Nevertheless, John Bold is a clever man, and would, with practice, be a clever surgeon; but he has got quite into another line of life. Having enough to live on, he has not been forced to work for bread; he has declined to subject himself to what he calls the drudgery of the profession, by which, I believe, he means the general work of a practising surgeon, and has found other employment. He frequently binds up the bruises and sets the limbs of such of the poorer classes as profess his way of thinking – but this he does for love. Now I will not say that the archdeacon is strictly correct in stigmatizing John Bold as a demagogue, for I hardly know how extreme must be a man’s opinions before he can be justly so called; but Bold is a strong reformer. His passion is the reform of all abuses; state abuses, church abuses, corporation abuses (he has got himself elected a town councillor of Barchester, and has so worried three consecutive mayors, that it became somewhat difficult to find a fourth), abuses in medical practice, and general abuses in the world at large. Bold is thoroughly sincere in his patriotic endeavours to mend mankind, and there is something to be admired in the energy with which he devotes himself to remedying evil and stopping injustice; but I fear that he is too much imbued with the idea that he has a special mission for reforming. It would b
e well if one so young had a little more diffidence himself, and more trust in the honest purposes of others – if he could be brought to believe that old customs need not necessarily be evil, and that changes may possibly be dangerous; but no, Bold has all the ardour, and all the self-assurance of a Danton,4 and hurls his anathemas against time-honoured practices with the violence of a French Jacobin.
No wonder that Dr Grantly should regard Bold as a firebrand, falling, as he has done, almost in the centre of the quiet ancient close of Barchester Cathedral. Dr Grantly would have him avoided as the plague; but the old doctor and Mr Harding were fast friends. Young Johnny Bold used to play as a boy on Mr Harding’s lawn; he has many a time won the precentor’s heart by listening with wrapt attention to his sacred strains; and since those days, to tell the truth at once, he has nearly won another heart within the same walls.

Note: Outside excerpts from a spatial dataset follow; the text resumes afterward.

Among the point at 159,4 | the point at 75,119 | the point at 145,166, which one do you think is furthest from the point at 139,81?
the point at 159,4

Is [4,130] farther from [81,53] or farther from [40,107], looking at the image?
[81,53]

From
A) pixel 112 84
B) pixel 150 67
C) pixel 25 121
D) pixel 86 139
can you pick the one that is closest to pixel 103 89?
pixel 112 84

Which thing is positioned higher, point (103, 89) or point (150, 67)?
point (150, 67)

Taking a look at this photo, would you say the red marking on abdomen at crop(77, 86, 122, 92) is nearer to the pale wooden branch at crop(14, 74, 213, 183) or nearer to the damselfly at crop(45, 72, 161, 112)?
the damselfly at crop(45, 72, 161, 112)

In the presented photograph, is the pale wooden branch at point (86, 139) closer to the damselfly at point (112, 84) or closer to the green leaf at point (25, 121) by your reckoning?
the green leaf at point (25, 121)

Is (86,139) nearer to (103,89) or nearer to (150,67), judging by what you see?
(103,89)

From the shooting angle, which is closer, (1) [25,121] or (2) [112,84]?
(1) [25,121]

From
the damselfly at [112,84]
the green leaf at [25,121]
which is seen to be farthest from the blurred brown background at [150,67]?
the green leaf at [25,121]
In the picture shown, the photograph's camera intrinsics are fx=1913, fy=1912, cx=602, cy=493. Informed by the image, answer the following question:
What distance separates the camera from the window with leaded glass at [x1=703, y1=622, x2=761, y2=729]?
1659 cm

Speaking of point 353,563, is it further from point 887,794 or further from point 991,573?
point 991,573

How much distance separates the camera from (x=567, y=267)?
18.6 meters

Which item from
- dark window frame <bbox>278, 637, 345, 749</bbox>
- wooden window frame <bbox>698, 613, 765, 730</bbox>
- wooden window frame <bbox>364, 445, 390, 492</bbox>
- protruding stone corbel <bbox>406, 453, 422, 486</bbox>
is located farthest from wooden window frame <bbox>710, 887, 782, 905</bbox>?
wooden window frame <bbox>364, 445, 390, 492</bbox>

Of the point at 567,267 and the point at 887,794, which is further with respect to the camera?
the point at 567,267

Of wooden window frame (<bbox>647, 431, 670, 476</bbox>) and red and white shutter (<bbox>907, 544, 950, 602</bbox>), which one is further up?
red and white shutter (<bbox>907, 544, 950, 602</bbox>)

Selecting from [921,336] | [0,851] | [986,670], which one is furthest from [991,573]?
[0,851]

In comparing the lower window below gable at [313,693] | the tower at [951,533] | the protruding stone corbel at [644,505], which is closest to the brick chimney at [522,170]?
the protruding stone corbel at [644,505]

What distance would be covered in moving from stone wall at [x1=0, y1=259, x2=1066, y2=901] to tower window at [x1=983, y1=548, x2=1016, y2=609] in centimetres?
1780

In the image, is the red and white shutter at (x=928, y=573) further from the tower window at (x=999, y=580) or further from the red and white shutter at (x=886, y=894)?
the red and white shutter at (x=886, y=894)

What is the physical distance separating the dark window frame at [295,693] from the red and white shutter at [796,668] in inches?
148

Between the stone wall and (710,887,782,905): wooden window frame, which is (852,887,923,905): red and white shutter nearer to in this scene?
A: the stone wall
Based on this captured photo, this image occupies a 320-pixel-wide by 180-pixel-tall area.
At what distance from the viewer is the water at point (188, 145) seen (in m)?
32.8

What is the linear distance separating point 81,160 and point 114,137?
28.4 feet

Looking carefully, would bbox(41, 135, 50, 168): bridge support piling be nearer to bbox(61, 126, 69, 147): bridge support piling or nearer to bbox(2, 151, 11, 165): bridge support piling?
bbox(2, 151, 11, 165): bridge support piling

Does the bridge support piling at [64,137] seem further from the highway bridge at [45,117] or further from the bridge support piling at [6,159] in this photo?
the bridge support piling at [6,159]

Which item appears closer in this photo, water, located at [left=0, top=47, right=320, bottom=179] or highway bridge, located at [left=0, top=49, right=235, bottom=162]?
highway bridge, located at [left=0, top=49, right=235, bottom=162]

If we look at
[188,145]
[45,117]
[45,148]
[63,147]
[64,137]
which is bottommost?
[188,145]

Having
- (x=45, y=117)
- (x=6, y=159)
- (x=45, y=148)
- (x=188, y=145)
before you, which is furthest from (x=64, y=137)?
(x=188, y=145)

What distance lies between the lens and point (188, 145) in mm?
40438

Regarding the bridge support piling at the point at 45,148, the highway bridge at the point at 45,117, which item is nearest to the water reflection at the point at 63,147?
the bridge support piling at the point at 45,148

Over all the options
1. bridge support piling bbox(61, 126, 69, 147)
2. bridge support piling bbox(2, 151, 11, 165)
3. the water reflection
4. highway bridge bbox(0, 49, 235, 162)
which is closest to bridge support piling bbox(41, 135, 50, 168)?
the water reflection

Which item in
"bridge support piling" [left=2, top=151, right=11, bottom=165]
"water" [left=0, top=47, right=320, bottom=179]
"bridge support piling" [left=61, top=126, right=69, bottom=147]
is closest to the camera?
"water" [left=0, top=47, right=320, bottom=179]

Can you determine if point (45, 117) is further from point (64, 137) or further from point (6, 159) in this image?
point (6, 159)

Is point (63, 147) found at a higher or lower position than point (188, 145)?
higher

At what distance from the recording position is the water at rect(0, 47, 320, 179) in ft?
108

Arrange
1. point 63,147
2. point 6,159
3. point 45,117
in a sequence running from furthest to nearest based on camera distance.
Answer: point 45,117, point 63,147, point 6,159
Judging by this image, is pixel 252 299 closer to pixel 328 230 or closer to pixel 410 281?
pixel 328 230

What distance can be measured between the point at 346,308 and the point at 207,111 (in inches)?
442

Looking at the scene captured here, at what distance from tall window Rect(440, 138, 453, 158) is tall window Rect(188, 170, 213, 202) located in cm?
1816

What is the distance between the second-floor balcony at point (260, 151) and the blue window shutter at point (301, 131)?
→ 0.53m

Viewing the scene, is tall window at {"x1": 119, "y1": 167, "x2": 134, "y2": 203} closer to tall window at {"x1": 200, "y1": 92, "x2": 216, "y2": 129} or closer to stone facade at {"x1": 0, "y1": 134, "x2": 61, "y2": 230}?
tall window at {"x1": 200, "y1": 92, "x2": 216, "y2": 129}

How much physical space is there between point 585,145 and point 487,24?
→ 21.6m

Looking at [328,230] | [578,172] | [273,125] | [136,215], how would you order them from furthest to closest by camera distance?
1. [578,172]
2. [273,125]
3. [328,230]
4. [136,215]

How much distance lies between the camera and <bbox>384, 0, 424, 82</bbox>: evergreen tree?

Eleanor Harding has not plighted her troth to John Bold, nor has she, perhaps, owned to herself how dear to her the young reformer is; but she cannot endure that anyone should speak harshly of him. She does not dare to defend him when her brother-in-law is so loud against him; for she, like her father, is somewhat afraid of Dr Grantly; but she is beginning greatly to dislike the archdeacon. She persuades her father that it would be both unjust and injudicious to banish his young friend because of his politics; she cares little to go to houses where she will not meet him, and, in fact, she is in love.